Chosen Plaintext Attack
Even though we have no clue about the key that was used, it so turns out we can do something that is known in the world of cryptography as a chosen plaintext attack. Essentially, this means that if we can make a guess on what the contents is supposed to be for one of the files, then we can infer the key that was used.
If we look at the names of the files in the Files
folder, we see something interesting. One of the files is called latin_alphabet.txt.encrypted
. A good guess therefore for the expected plaintext would be the following string:
ABCDEFGHIJKLMNOPQRSTUVWXYZ
From the ReadConsoleA
call, as well as the loop condition, we can see that the password is only 8 bytes long. Since it is short enough to make bruteforcing feasible, we don’t have to bother actually reversing any of the operations, making remainder of the challenge very easy. Let’s build a bruteforcer in Python:
cipher_text = open("Files/latin_alphabet.txt.encrypted", "rb").read()

=== Directions ===
• 1. Rewrite everything in the rows from the line containing "How far is point" down to the line containing "point (111, 196), point", replacing "photographer" with "camera operator" and leaving everything else unchanged.
• 2. Carry on the chosen plaintext attack writeup from the point where it stops.
The rows that follow have nothing to do with the chosen plaintext attack writeup.

=== Records supplied ===
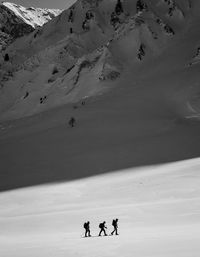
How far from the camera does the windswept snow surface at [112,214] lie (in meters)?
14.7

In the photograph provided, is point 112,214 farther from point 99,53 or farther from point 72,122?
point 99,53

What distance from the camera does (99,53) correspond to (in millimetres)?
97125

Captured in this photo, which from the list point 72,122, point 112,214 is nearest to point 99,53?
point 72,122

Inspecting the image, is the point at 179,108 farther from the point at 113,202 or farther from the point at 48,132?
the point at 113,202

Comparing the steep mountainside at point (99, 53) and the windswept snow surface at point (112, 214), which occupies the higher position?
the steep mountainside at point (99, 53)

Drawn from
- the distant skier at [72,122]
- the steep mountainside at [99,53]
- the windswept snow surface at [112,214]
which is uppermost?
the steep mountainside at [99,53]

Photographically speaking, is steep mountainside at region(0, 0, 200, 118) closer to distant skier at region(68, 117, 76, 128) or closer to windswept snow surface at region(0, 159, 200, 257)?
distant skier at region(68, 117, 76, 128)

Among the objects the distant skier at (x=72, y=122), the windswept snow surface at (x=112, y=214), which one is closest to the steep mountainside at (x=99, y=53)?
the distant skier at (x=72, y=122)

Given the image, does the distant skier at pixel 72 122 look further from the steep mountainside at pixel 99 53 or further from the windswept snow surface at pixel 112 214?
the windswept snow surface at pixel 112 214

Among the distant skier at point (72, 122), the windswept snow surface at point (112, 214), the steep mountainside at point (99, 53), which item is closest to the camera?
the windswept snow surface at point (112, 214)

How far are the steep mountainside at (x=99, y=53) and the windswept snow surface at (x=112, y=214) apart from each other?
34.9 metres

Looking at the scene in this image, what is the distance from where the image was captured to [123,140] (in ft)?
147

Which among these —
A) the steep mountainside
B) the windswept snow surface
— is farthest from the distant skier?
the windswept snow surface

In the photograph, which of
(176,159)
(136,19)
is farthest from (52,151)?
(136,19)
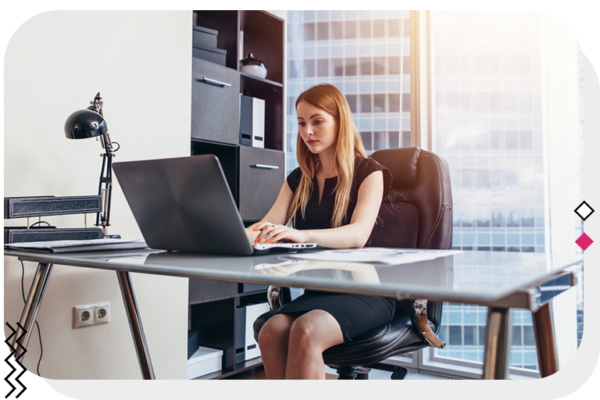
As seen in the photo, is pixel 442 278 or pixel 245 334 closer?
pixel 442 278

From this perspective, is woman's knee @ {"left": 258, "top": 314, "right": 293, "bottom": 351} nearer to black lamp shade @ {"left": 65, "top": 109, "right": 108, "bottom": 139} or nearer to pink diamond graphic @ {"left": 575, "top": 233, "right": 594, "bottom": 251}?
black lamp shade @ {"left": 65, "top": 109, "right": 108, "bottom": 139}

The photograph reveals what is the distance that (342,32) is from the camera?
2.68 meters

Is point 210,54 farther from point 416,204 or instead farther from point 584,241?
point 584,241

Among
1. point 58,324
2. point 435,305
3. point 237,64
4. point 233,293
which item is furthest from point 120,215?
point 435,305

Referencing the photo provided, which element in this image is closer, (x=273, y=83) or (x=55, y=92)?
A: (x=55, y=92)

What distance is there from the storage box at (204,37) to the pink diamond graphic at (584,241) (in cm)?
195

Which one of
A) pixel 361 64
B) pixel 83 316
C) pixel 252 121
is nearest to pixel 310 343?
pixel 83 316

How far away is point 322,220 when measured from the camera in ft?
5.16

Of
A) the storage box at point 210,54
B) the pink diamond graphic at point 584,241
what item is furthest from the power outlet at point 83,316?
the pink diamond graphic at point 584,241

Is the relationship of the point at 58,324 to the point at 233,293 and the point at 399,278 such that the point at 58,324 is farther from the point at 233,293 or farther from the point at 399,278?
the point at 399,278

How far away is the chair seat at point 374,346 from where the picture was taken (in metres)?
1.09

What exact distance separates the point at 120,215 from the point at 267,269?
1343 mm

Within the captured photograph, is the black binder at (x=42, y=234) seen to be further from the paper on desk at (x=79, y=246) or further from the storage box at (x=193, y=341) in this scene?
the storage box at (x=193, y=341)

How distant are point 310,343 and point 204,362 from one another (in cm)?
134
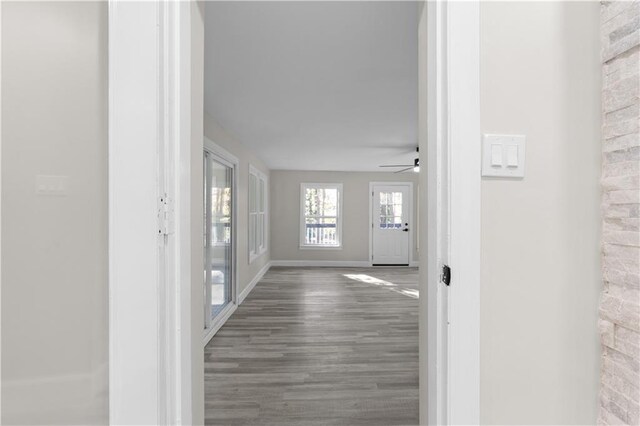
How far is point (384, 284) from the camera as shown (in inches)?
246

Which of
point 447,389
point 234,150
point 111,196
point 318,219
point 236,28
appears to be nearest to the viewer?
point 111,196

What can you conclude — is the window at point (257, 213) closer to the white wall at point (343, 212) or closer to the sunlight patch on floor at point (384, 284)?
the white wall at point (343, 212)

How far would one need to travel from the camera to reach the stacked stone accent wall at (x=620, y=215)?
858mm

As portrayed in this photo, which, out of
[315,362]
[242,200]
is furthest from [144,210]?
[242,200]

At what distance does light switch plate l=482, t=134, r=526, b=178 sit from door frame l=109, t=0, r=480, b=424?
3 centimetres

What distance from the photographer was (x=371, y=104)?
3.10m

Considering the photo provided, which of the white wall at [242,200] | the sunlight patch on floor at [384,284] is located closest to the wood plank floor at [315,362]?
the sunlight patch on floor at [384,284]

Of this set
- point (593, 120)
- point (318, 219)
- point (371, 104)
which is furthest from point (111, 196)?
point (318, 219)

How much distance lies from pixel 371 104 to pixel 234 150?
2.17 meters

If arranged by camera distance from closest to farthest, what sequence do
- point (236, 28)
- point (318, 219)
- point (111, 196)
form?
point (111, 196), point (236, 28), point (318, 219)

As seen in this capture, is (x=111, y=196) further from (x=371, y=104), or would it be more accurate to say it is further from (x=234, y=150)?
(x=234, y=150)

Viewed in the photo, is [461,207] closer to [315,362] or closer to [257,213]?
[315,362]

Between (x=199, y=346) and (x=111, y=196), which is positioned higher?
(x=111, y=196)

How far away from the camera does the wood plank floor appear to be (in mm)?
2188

=== Replies ===
• 1.
How far is point (384, 284) from the camera as shown (in inches)?
246

Which of
point 447,389
point 234,150
point 111,196
point 318,219
point 236,28
appears to be nearest to the viewer?
point 111,196

What can you conclude — is the window at point (257, 213) closer to the white wall at point (343, 212) or closer to the sunlight patch on floor at point (384, 284)?
the white wall at point (343, 212)

How far would one need to travel from the camera to reach the stacked stone accent wall at (x=620, y=215)?
858mm

As portrayed in this photo, which, out of
[315,362]
[242,200]
is furthest from [144,210]?
[242,200]

At what distance does light switch plate l=482, t=134, r=526, b=178 sit from door frame l=109, t=0, r=480, b=424?
3 centimetres

What distance from the camera operator was (x=371, y=104)?
3.10m

Considering the photo provided, which of the white wall at [242,200] | the sunlight patch on floor at [384,284] is located closest to the wood plank floor at [315,362]?
the sunlight patch on floor at [384,284]

Of this set
- point (593, 120)
- point (318, 219)
- point (371, 104)
which is furthest from point (111, 196)?
point (318, 219)

How much distance lies from pixel 371 104 to pixel 234 150?
2.17 meters

If arranged by camera distance from closest to farthest, what sequence do
- point (236, 28)
- point (318, 219)
- point (111, 196)
form?
point (111, 196), point (236, 28), point (318, 219)

• 2.
known_plaintext = b"ABCDEFGHIJKLMNOPQRSTUVWXYZ"
key = bytearray()
for i in range(8):
pt = known_plaintext[i]
for j in range(0, 255):
c = cipher_text[i]
c ^= j
c = ((c << i) | (c >> (8 - i))) & 0xFF
c = (c - i) & 0xFF
if c == pt:
key.append(j)
break
print(key)
Running this program will print out the following string:
No1Trust
Entering this password in our original decryptor program successfully decrypts all files in the Files
directory, including the critical_data.txt
. This file contains the following string:
(>0_0)> You_Have_Awakened_Me_Too_Soon_EXE@flare-on.com <(0_0<)
… revealing the flag.